Passage to read:
<<<<

Recommendations: animals, military, people, movies, bands, organizations,
technology, ... with a pretty picture, a subtitle, and a short description.

Top results: Wikipedia, Tiger Direct (a shop), WWF, Defenders of Wildlife,
Tiger Woods, Detroit Tigers (baseball), ... (infinite list.)

[https://encrypted.google.com/search?hl=en&q=tiger](https://encrypted.google.com/search?hl=en&q=tiger)

Single recommendation: Tiger (Animal), with a pretty picture, the life
expectancy and the scientific name.

Top results: Tiger Airways, Wikipedia, Tiger Stores (a shop), WWF, Tiger
Direct (another shop), Defender of Wildlife, ...

Special results "in the News": Tiger Airways, Tiger Woods.

>>>>

(Dataset rows)
<<<<

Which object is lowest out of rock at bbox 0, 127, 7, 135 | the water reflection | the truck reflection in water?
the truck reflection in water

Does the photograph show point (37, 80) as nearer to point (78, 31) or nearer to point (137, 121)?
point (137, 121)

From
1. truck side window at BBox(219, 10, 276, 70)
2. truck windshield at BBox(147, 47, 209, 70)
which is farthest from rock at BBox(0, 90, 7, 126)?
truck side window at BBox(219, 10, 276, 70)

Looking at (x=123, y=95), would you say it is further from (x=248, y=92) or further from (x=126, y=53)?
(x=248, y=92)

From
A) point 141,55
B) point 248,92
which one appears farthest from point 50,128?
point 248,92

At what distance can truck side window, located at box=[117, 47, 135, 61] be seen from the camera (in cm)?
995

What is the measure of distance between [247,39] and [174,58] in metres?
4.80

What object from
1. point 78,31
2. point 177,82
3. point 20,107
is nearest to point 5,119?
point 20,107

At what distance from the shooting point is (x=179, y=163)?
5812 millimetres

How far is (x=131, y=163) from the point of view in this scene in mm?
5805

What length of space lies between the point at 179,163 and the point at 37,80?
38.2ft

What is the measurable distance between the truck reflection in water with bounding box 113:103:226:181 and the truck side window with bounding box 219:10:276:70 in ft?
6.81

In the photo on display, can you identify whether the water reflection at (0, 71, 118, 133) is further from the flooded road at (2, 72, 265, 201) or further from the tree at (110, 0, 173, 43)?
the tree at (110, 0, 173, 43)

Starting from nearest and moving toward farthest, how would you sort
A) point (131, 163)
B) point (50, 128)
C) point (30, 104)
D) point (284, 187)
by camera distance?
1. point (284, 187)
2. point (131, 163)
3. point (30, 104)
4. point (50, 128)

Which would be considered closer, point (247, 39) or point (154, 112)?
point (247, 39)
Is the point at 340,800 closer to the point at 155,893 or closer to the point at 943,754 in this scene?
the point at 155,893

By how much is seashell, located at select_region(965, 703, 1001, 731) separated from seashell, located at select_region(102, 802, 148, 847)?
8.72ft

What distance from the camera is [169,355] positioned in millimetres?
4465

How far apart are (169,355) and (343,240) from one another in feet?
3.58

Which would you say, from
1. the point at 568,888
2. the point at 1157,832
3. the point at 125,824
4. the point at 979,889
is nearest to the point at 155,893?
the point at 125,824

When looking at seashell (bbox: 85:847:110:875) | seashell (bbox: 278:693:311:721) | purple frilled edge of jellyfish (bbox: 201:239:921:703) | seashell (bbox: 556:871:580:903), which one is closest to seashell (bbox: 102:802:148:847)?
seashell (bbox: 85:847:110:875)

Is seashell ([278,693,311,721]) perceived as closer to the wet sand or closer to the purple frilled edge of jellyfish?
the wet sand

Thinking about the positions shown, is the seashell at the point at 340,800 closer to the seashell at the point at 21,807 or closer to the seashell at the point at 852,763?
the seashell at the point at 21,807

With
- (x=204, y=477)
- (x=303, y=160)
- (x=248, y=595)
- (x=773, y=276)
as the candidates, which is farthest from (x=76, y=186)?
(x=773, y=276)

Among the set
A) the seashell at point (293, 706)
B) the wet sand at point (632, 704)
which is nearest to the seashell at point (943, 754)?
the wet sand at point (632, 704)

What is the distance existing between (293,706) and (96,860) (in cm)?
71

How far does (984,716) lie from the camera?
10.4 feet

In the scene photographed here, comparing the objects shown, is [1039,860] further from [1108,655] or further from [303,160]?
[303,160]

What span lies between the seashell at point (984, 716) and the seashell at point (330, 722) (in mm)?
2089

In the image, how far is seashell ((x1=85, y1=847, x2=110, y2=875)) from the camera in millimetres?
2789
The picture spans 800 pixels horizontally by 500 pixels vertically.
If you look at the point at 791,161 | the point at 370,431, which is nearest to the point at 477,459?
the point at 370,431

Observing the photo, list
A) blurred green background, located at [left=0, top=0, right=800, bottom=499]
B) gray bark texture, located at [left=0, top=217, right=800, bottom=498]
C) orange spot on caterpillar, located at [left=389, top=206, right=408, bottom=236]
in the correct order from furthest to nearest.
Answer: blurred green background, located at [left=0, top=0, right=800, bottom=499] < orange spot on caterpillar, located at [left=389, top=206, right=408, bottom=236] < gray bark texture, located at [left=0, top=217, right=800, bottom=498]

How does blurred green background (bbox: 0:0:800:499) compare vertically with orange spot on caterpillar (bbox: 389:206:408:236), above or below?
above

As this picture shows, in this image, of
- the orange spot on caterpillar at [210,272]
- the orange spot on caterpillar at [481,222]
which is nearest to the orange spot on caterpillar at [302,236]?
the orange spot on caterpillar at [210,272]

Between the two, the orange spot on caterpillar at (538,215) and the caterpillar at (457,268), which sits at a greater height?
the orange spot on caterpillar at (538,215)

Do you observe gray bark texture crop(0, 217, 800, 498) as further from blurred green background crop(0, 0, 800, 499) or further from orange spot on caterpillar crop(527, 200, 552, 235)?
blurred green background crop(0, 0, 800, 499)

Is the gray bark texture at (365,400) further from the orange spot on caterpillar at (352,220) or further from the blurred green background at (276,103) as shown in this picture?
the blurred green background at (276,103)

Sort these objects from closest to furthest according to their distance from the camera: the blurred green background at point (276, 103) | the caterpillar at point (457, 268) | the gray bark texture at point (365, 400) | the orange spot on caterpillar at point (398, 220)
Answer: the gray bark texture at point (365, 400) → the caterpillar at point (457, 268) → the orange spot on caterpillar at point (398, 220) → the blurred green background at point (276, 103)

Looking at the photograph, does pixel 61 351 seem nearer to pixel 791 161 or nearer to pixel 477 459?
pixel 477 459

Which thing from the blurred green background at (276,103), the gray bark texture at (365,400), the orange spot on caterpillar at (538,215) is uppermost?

>>>>

Goal A: Translate this sentence from the passage on search results for tiger into Spanish: "Single recommendation: Tiger (Animal), with a pretty picture, the life expectancy and the scientific name."
Goal B: Retype part of the passage on search results for tiger. Begin at the words "Single recommendation: Tiger" and stop after "Airways, Tiger Woods.".

Answer A: Recomendación única: Tiger (Animal), con una bonita imagen, la esperanza de vida y el nombre científico.

Answer B:
Single recommendation: Tiger (Animal), with a pretty picture, the life
expectancy and the scientific name.

Top results: Tiger Airways, Wikipedia, Tiger Stores (a shop), WWF, Tiger
Direct (another shop), Defender of Wildlife, ...

Special results "in the News": Tiger Airways, Tiger Woods.